The structure of Tuesday’s talks was the same as the Nov. 8 meeting in Doha that produced the breakthrough that led to the hostage releases that began over the weekend and have now freed a total of 61 Israeli captives, including dual nationals, and 150 Palestinians. As before, the Qataris asked Hamas to explain its parameters for release and then shared those with the Mossad representative, who detailed Israel’s requirements.
The negotiators agreed on five categories of Israeli hostages for future releases, the knowledgeable source said. The five groups are: men too old for reserve military duty, female soldiers, male reservists, active-duty male soldiers, and the bodies of Israelis who died before or during captivity. The total is well over 100, but the source said he couldn’t provide a precise number as yet.
Hamas has expressed “willingness to negotiate on all five categories,” the source said. He added that parameters of the exchange — such as how many Gaza captives would be freed each day, how many Palestinian prisoners would be exchanged for each Israeli, and how much humanitarian assistance would be sent into Gaza — haven’t been worked out.
The remaining hostages are spread among different groups, in addition to Hamas. Some are held by Palestinian Islamic Jihad, which, like Hamas, is an Iran-backed faction. But some are held by small militant groups that are little more than gangster families.

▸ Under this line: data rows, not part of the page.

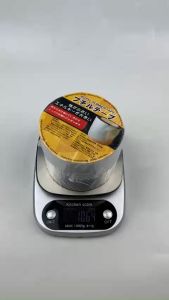 SKU83 - Băng keo chống thấm 10cm dài 5 mét NHẬT BẢN Siêu Dính - Băng Dính Chống Thấm Dột Mái Tôn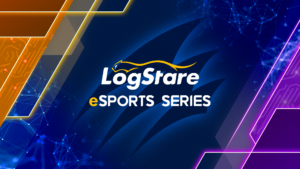 LogStare eSports Series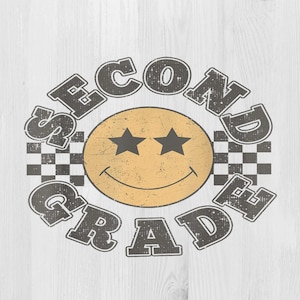 My Last First Day of School PNG, Retiring Teacher PNG, Funny Teacher Sublimation Design, Back To School Digital Download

Hamas has told the Qataris that they are “confident they can get everyone,” the source said, even though they are scattered.
One grim problem is that while Hamas and Islamic Jihad held their hostages in tunnels, where they were relatively safe from bombing and bombardment, the smaller groups might have had their captives aboveground, where they were in greater danger. Hamas “is not sure who’s alive and who’s not,” the source said.
If the hostage releases can continue — and extend to the military captives that Hamas prizes most — the negotiators will then inescapably have to confront the issue of whether fighting would resume after captives are freed.
This endgame will be the trickiest issue of all. Israel continues to say it will resume fighting until it has destroyed Hamas’s ability to rule Gaza. Hamas, for its part, wants to survive, physically and politically. It’s hard to see the space for compromise on these questions, which both sides see as existential.
But the hostage release process has defied expectations so far, and that may continue. The key has been the step-by-step confidence building adopted by the Qatari mediators. At first, none of the negotiators was sure that Hamas would keep its word or even that the political leaders could negotiate with the military wing hidden in tunnels.
But those big hurdles were overcome. The many small details that negotiators feared would derail the talks were resolved, too.
For the Biden administration, which has been struggling to contain the political fallout of the Gaza war in the United States and abroad, the hostage-release process has been the one unalloyed success. Officials will be pleased that it seems to be continuing — but the vexing question of how this war ends becomes more important every day.